These days information is very easy to find on almost any topic. The internet has made all of recorded history accessible to anyone with a smart phone or computer. This is great, except it can be a bit dizzying and it can make us feel overwhelmed with information. This is especially true when it comes to fitness. Look up any fitness goal and try to find a corresponding workout routine and you will instantly get hundreds of programs, all of them promising amazing results. This is even true for programs that promise to pack muscle mass on those of us who are skinny hardgainers. Although being naturally skinny and having a very hard time gaining weight isn’t as common as having trouble NOT gaining weight, finding a good mass building program can be very confusing and frustrating.

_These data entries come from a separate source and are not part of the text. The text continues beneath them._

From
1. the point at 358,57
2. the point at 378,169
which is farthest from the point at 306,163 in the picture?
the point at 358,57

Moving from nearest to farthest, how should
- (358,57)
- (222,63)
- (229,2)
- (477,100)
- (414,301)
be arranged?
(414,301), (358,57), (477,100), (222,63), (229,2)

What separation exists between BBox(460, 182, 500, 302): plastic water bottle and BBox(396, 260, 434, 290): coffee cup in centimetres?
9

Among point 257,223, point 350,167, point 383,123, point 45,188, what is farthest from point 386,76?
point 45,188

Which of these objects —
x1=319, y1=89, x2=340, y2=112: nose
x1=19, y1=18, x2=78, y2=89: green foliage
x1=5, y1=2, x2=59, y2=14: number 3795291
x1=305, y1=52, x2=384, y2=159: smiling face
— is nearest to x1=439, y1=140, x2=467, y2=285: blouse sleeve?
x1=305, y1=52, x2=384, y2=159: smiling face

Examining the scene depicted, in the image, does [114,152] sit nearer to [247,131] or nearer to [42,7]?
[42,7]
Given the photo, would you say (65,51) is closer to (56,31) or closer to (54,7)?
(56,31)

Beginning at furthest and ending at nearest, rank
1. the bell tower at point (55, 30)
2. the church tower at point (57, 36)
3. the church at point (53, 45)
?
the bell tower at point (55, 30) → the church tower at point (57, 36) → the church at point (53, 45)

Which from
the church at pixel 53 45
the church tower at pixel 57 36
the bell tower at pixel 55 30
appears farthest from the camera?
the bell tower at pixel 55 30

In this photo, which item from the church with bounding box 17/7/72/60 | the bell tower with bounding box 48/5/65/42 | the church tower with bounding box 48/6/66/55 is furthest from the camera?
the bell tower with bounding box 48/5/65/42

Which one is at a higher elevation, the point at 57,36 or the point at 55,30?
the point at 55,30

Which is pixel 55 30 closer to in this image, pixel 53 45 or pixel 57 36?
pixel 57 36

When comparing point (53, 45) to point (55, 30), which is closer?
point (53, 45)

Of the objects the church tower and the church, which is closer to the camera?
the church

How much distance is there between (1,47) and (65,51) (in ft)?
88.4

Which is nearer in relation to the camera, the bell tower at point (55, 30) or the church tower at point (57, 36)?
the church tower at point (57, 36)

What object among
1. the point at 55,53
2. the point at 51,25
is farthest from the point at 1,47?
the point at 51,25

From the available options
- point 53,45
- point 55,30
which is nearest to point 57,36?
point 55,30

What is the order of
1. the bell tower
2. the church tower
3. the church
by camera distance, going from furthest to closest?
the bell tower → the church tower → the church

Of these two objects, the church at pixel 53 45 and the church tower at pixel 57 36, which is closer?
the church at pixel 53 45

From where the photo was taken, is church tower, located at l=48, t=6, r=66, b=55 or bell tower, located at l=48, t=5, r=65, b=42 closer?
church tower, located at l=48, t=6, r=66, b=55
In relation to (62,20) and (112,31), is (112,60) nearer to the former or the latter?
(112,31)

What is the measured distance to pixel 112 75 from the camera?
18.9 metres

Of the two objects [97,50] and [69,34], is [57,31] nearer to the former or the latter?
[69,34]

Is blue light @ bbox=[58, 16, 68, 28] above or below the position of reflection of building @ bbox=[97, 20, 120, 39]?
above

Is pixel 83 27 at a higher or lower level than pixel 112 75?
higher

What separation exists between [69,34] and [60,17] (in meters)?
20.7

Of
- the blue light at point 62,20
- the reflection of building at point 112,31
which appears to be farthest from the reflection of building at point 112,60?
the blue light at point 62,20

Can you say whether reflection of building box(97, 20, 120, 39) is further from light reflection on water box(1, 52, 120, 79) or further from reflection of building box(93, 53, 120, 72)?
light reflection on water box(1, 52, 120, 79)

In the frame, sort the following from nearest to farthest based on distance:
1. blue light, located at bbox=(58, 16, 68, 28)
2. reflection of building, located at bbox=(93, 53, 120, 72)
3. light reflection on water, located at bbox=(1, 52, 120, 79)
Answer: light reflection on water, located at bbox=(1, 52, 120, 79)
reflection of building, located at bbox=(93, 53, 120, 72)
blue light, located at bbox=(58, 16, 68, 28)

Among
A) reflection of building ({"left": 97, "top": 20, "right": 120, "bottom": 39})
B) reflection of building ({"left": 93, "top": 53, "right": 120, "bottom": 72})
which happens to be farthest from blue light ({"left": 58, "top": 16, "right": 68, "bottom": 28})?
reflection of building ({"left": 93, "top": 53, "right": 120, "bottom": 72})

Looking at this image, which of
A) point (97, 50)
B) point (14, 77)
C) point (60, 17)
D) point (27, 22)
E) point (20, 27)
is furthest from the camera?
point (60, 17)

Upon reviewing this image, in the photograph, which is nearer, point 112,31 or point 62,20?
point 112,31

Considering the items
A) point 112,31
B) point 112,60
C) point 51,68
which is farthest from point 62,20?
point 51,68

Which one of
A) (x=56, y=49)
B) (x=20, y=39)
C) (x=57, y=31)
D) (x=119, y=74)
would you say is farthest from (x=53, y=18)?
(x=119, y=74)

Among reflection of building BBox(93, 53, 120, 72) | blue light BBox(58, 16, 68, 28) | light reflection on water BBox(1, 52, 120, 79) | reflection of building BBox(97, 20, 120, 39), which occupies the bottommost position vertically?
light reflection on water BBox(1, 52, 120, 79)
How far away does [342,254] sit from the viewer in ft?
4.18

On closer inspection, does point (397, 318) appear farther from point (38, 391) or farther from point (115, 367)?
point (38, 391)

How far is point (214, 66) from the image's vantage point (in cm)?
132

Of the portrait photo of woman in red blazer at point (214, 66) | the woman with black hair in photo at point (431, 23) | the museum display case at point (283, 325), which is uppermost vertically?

Which workout program is the best? Which one actually works for guys who have roaring fast metabolisms, are skinny and who can’t gain weight no matter what they do or how much they eat? Of all of the online workout programs available, which is best for SKINNY GUYS? Luckily for you I searched for the best mass building program for hardgainers for DECADES. I did this because I am just like you. I am a hardgainer.
When I first picked up a barbell in the 90’s, the only place to find workout routines were the bodybuilding magazines. Flex, Muscle and Fitness, Ironman, Muscle Mag and Muscle Media 2000 were the most widely circulated. I bought ALL of them with my hard-earned minimum wage money (I washed dishes at a pizzeria) and I scoured them for the latest workouts and advice that could help me pack on some muscle mass. I was a very motivated new lifter.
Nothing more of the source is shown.